I read an interesting blog entry in Motherlode yesterday, written by a mother who has a four year-old daughter and who doesn't intend to have any more children. She wrote about all the pressure she faces from her peers about providing a sibling for her daughter and she wants to know what's wrong with having an only child. Interestingly enough, she's an only child herself.
I'm also an only child, and being so has definitely made me adverse to the idea, not sympathetic to it. I think that even if I hadn't lost both of my parents I still wouldn't want to have just one child. It's not that I don't understand all the reasons that parents could choose (and sometimes not have a choice like my parents, who couldn't have more) to have just one child, it's just that I don't want to do it myself.
Throughout my entire childhood I wished that I had a sibling or two. I think I forgot about the idea for a while during my self-centered adolescence, but after losing my mother, the fierce desire to have someone else in my life who knew her and loved her as I did reared it's head. And now that they're both gone, I can't even imagine how amazing it would be to have someone in my life who shares the same memories (kind of) and experiences that I had growing up.
I read through dozens of the comments in the only child piece yesterday. Some people were incensed and wrote that having only one child was selfish and terrible (poor China), but I was really interested to see how many people wrote in to say that they wished they were an only child, that just because you have a sibling doesn't mean you'll like them or have a relationship with them. And I suppose that's true as well.
But then I think about Greg and his siblings. There are six of them, altogether. They're all about 2 years apart and Greg is right in the middle. For the most part, in comparison to other sibling sets I've met, they're all quite close. And while they may not always get along or approve of each other all the time, they really do love each other and share an amazing bond.

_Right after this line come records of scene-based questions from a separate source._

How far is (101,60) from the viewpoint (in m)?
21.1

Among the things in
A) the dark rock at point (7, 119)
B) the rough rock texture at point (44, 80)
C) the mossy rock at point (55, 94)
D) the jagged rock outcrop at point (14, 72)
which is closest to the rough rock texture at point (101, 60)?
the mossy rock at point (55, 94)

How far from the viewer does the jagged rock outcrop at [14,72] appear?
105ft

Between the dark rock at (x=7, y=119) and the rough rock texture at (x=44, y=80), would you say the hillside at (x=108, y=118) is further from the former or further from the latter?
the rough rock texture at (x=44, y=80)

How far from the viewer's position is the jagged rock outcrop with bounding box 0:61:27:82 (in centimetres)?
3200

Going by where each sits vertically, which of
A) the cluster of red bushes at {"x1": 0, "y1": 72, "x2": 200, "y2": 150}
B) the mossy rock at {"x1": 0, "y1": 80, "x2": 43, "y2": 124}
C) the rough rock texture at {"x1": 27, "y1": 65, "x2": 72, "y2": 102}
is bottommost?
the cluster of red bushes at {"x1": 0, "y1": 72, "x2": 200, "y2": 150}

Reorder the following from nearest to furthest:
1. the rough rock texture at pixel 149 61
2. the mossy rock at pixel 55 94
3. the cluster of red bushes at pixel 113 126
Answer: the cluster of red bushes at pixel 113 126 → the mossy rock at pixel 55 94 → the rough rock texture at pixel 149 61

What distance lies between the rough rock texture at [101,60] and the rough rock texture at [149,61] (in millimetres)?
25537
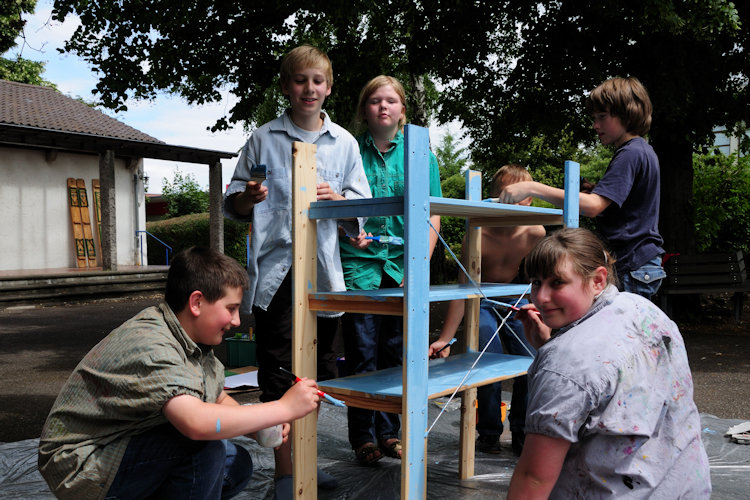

And I know that even if Greg and I only end up having this one child, it will have so many wonderful cousins and aunts and uncles in its life that it will never lack for family or shared memories. But all the same, I definitely want to have more than one child. When Greg and I are gone, and even long before that, I'd like for my children to be able to have each other, to be able to sift through a shared experience of this strange life, and of the life that Greg and I, in particular, introduced them to.